In the second round, more than 85% of responses for all four indicators fell between the first and third quartiles of the first round. Consequently, the high dispersion of responses found in the first round was reduced in the second round, which was evidenced in the proximity of means and medians of the second round and in the IQR and SD values (Fig. 1). The consensus was reached that 30 to 60 psychiatric beds per 100,000 population was an acceptable range, with 30 as a minimum and 60 an optimal rate. Rates between 25 and 30 were defined as mild shortage, while 15 to 25 defined moderate shortage. Rates lower than 15 beds per 100,000 were considered a severe shortage of psychiatric beds.

The panel provided 1408 responses for factors that should be considered for planning psychiatric bed numbers. After removing duplicate concepts, 471 contextual factors remained that were subjected to a thematic analysis.

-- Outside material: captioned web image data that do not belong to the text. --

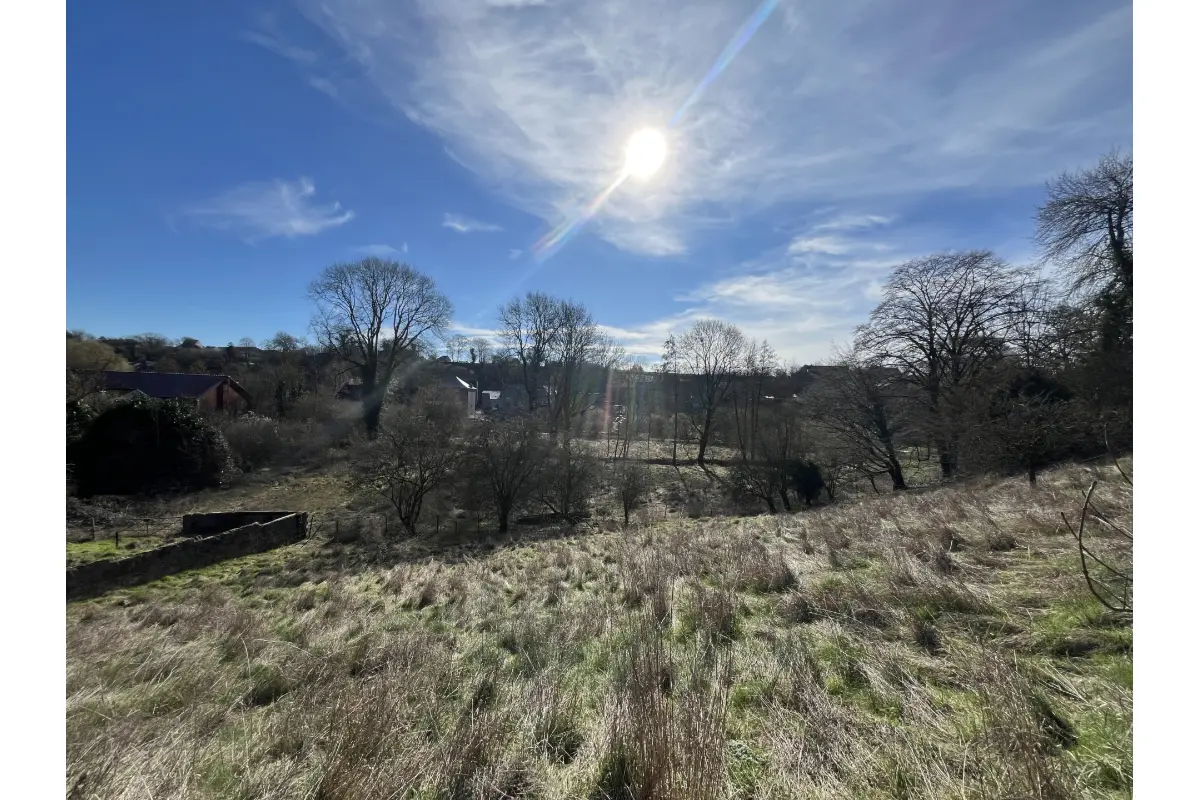 Grond te  koop in Berzée 5651 79000.00€  slaapkamers m² - Zoekertje 701722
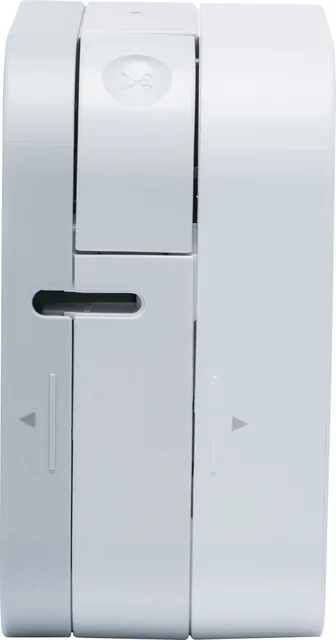 Labelprinter Brother Ptouch Cube TZe PTP300BT wit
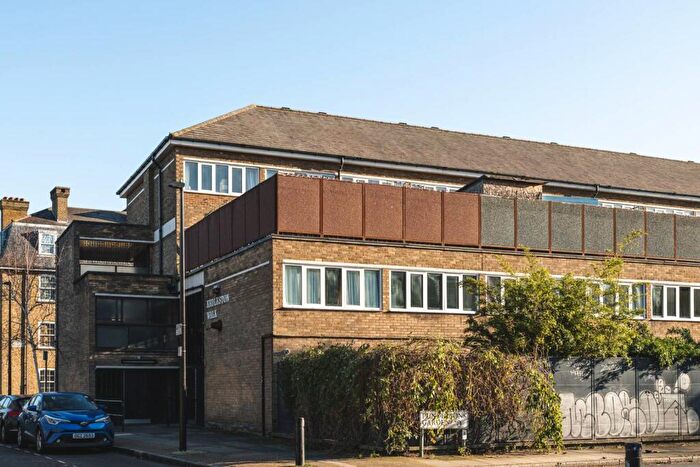 4 Bedroom Flat For Sale In Bethnal Green, Bethnal Green, London, E2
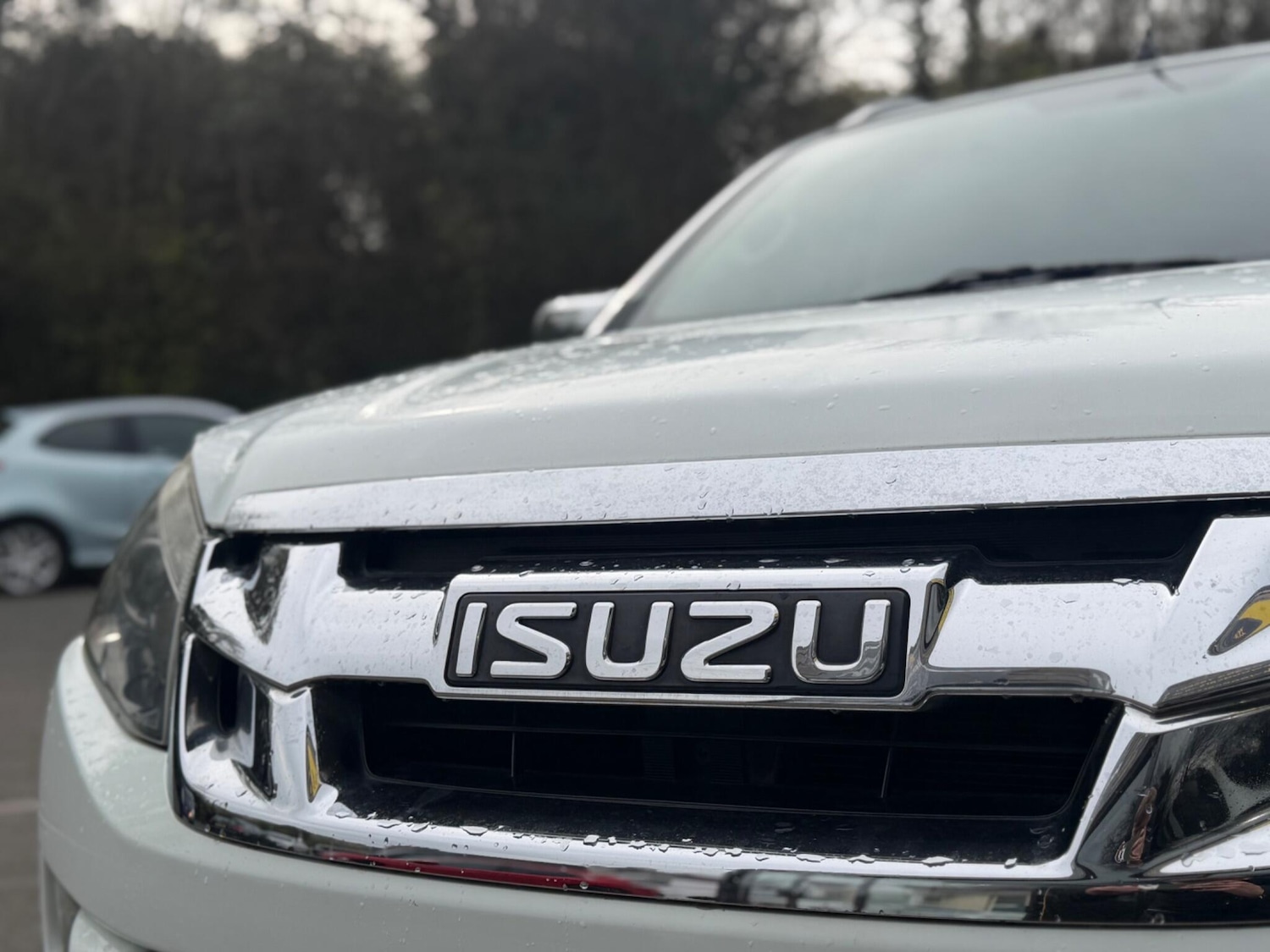 Used Isuzu D-Max 2016 for sale - 78185633: Photo 8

They were grouped into 60 codes representing comprehensive factors within six thematic groups that were fed back to the panel in the second round. Consensus was reached on 29 out of the 60 factors (85% responses of very important or essential), which are reported in the Online Supplement (Supplementary Table S2). The factors Comprehensive community care and continuity of care, Quality and standards of mental health care, and Mental health budget reached the highest consensus (97% responses of very important or essential).

There was a global consensus on the role of efficient discharge planning and the capacities of outpatient and residential services for the capacity planning of inpatient mental health facilities [33, 34]. The quality and standards of mental health care were a major concern, especially in LMICs, probably reflecting the concern for minimum standards of care that apart from the physical infrastructure of the bed also lack sufficient human resources, availability of medication and equipment to run existing facilities [35, 36]. The mental health budget was another major consensus factor for psychiatric bed planning. Low budgets can account for both shortage and inefficient distribution of mental health resources [37, 38]. Similar contextual factors had been identified in a recent systematic review on expert arguments for trends of psychiatric beds [39]. However, the present study provides a hierarchy of importance for the expert arguments.